Pneumonia is an infection of the lungs that can range from being quite minor to be so serious that a person needs to be hospitalised.
This condition arises when the air sacs in your lungs, which your doctor will refer to as the alveoli, become filled with fluid or pus as a result of an infection. This can make it difficult for you to take in enough oxygen through your breath so that it can enter your bloodstream.
This lung infection is not picky about who it affects. But children smaller than 2 years old and adults older than 65 years old are at a greater threat. This is due to the fact that their immune systems may not be powerful enough to fight off the infection.
Pneumonia can affect either one or both of a person’s lungs. It’s also possible to have it without being aware of it. The medical community refers to the condition as “walking pneumonia.” Bacteria, viruses, and fungi are all potential culprits in this case. If you have pneumonia and it was caused by bacteria or a virus, you could potentially pass it on to another person.
In addition to your lifestyle, factors such as smoking cigarettes and consuming an excessive amount of alcohol might increase your risk of developing pneumonia.
Pneumonia’s Signs and Symptoms
Your symptoms can be different depending on the underlying cause of your pneumonia, your age, and your general state of health. In most cases, the process takes several days to complete.
The following are some of the common symptoms of pneumonia:
Along with these symptoms, older adults and persons with weakened immune systems may also experience confusion, changes in mental awareness, or a lower-than-usual body temperature. In addition, they may be more susceptible to developing an infection.
It is possible that newborns and infants will show no symptoms of illness. They could also have a cough, a temperature, and appear agitated or exhausted in addition to throwing up.
Call your doctor immediately if you get a new cough, fever, or shortness of breath and inquire about the possibility that you have COVID-19. Pneumonia is another potential complication of illness brought on by the newly discovered coronavirus.
Pneumonia’s Root Causes:
Bacteria, viruses, or fungus can cause pneumonia.
The term “ventilator-associated pneumonia” refers to a condition that can affect patients who have contracted an infection while being treated with a ventilator, which is a machine that assists patients in breathing.
It is referred to as “hospital-acquired pneumonia” when a patient develops pneumonia while they are staying in a hospital but are not connected to a ventilator. However, the majority of patients suffer from “community-acquired pneumonia,” which indicates that they did not contract the illness while in a medical facility.
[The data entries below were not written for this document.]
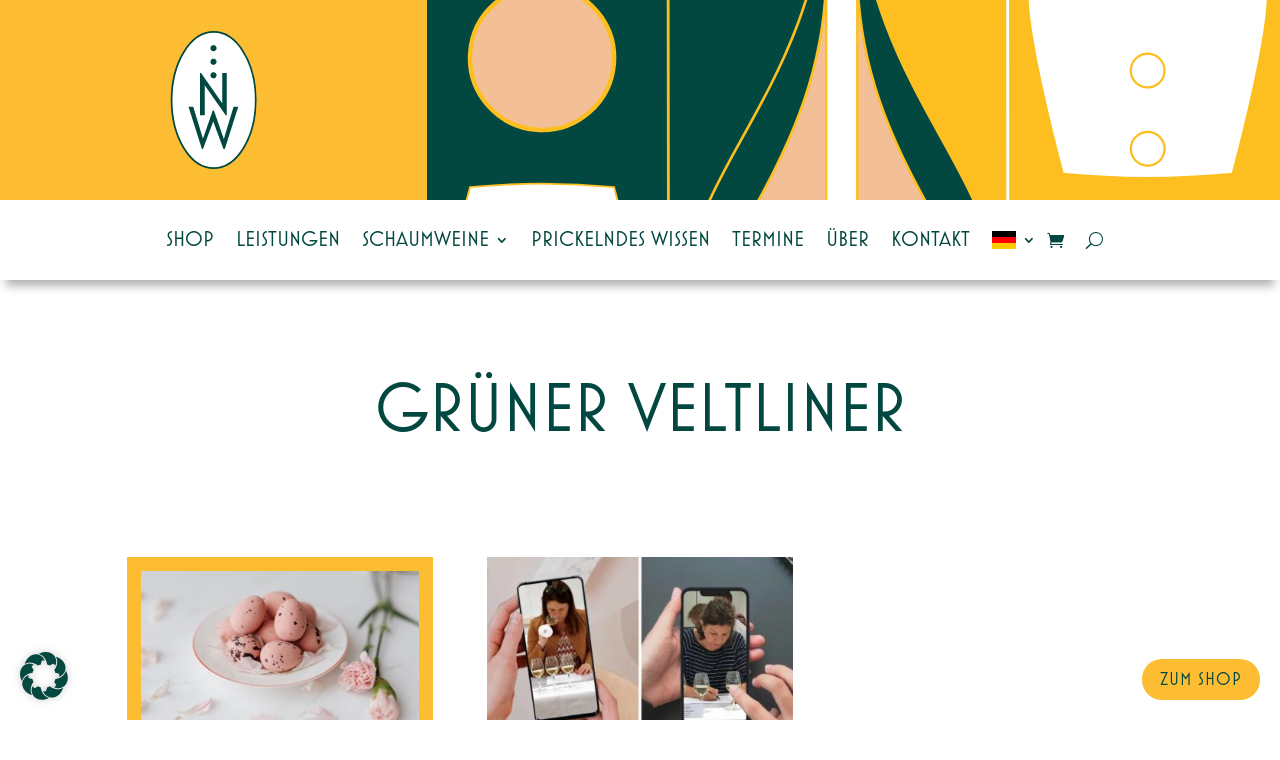

--- FILE ---
content_type: text/css
request_url: https://schaumweinmagazin.de/wp-content/plugins/woocommerce-german-market/german-market-blocks/build/integrations.css?ver=3.54
body_size: 93
content:
table.wc-block-cart-items th.wc-block-cart-items__header-total{width:auto}.wp-block-woocommerce-cart td.wc-block-cart-item__product span.wc-block-components-product-price,.wp-block-woocommerce-cart td.wc-block-cart-item__total span.wc-block-components-product-price,.wp-block-woocommerce-checkout .wc-block-components-order-summary span.wc-block-components-product-price,.wp-block-woocommerce-mini-cart-contents td.wc-block-cart-item__product span.wc-block-components-product-price,.wp-block-woocommerce-mini-cart-contents td.wc-block-cart-item__total span.wc-block-components-product-price{font-size:small;font-weight:400}.wp-block-woocommerce-cart td.wc-block-cart-item__product .wc-block-components-product-price__value,.wp-block-woocommerce-cart td.wc-block-cart-item__total .wc-block-components-product-price__value,.wp-block-woocommerce-checkout .wc-block-components-order-summary .wc-block-components-product-price__value,.wp-block-woocommerce-mini-cart-contents table.wc-block-cart-items .wc-block-cart-items__row td.wc-block-cart-item__product .wc-block-components-product-price__value,.wp-block-woocommerce-mini-cart-contents table.wc-block-cart-items .wc-block-cart-items__row td.wc-block-cart-item__total .wc-block-components-product-price__value{display:block;font-size:medium}.wp-block-woocommerce-checkout .wc-block-components-order-summary .wc-block-components-product-price__value{font-weight:700}.wc-block-checkout__use-address-for-billing.german-market__hide-use-address-for-billing{display:none}.german-market-sepa-radio-controls input[type=radio]+label{padding-left:.3em;white-space:pre-line}.german-market-sepa-radio-controls input[type=radio]{vertical-align:text-top}.german-market-sepa-radio-controls .components-radio-control{padding-left:2em}


--- FILE ---
content_type: image/svg+xml
request_url: https://schaumweinmagazin.de/wp-content/uploads/2021/10/nicole-wolbers-icon-color.svg
body_size: 933
content:
<?xml version="1.0" encoding="utf-8"?>
<!-- Generator: Adobe Illustrator 25.4.1, SVG Export Plug-In . SVG Version: 6.00 Build 0)  -->
<svg version="1.1" id="Ebene_1" xmlns="http://www.w3.org/2000/svg" xmlns:xlink="http://www.w3.org/1999/xlink" x="0px" y="0px"
	 viewBox="0 0 52.1 82.7" style="enable-background:new 0 0 52.1 82.7;" xml:space="preserve">
<style type="text/css">
	.st0{fill:#FCBF1F;}
	.st1{fill:none;stroke:#034840;stroke-width:1.615;}
	.st2{fill:#FFFFFF;}
</style>
<path class="st0" d="M26.1,81.7c13.9,0,25.2-18.1,25.2-40.4S40,0.8,26.1,0.8C12.2,0.8,0.9,18.9,0.9,41.2S12.2,81.7,26.1,81.7"/>
<ellipse class="st1" cx="26.1" cy="41.2" rx="25.2" ry="40.4"/>
<path class="st2" d="M26,12.3c-1,0-1.8-0.8-1.8-1.8c0-1,0.9-1.8,1.8-1.8c1,0,1.9,0.8,1.9,1.8C27.9,11.5,27,12.3,26,12.3 M26,20.4
	c-1,0-1.8-0.9-1.8-1.9c0-1,0.9-1.8,1.8-1.8c1,0,1.9,0.8,1.9,1.8C27.9,19.5,27,20.4,26,20.4 M26,28.4c-1,0-1.8-0.8-1.8-1.8
	c0-1,0.9-1.9,1.8-1.9c1,0,1.9,0.9,1.9,1.9C27.9,27.6,27,28.4,26,28.4 M18,50.3V25.2h0.7l12.6,17.9V25.2H34v25.1h-0.7L20.7,32.4v17.9
	H18z M19.1,70.3l-8.1-25.1h2.9l5.8,19l5.9-16.8h0.7l6,17l5.8-19.2h2.8l-8,25.1h-0.7L26,53.9l-6.1,16.4H19.1z"/>
</svg>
Your physician will begin by asking you questions about your symptoms as well as your medical history. These questions may include whether or not you smoke cigarettes and whether or not you have been in close proximity to sick people at home, school, or work. After that, they will pay attention to your lungs. It is possible that as you breathe in, they will hear sounds like cracking, bubbling, or rumbling if you have pneumonia.
If your physician suspects that you have pneumonia, they will most likely perform a battery of tests on you, including the following:
If you first experienced your symptoms while you were in the hospital or if you have other health issues, your doctor may decide to perform further tests on you, including the following:
Complications related to pneumonia can include the following:
Your physician will be able to advise you on the treatment that is most appropriate for you.
If you have bacterial pneumonia, you’ll need antibiotics. Take every dose of the medication that your doctor prescribes for you, even if you begin to feel better before the full course of treatment has been completed.
Antibiotic treatment is ineffective against viral pneumonia, though. In order to bring down your temperature, you will need to get plenty of rest, drink a lot of fluids, and take some medicine.
Your doctor may decide to admit you to the hospital if your symptoms are particularly severe or if you have any additional problems that put you at an increased risk of developing complications. During your stay at the clinic, your physician will most likely administer fluids or antibiotics to you through an IV tube. It’s possible that you’ll require oxygen therapy or other breathing treatments.
Recovery from any form of pneumonia takes a significant amount of time. You’re going to require a lot of sleep for this. You might need to take a week off from your typical activities, and even then, you might feel exhausted for the next thirty days.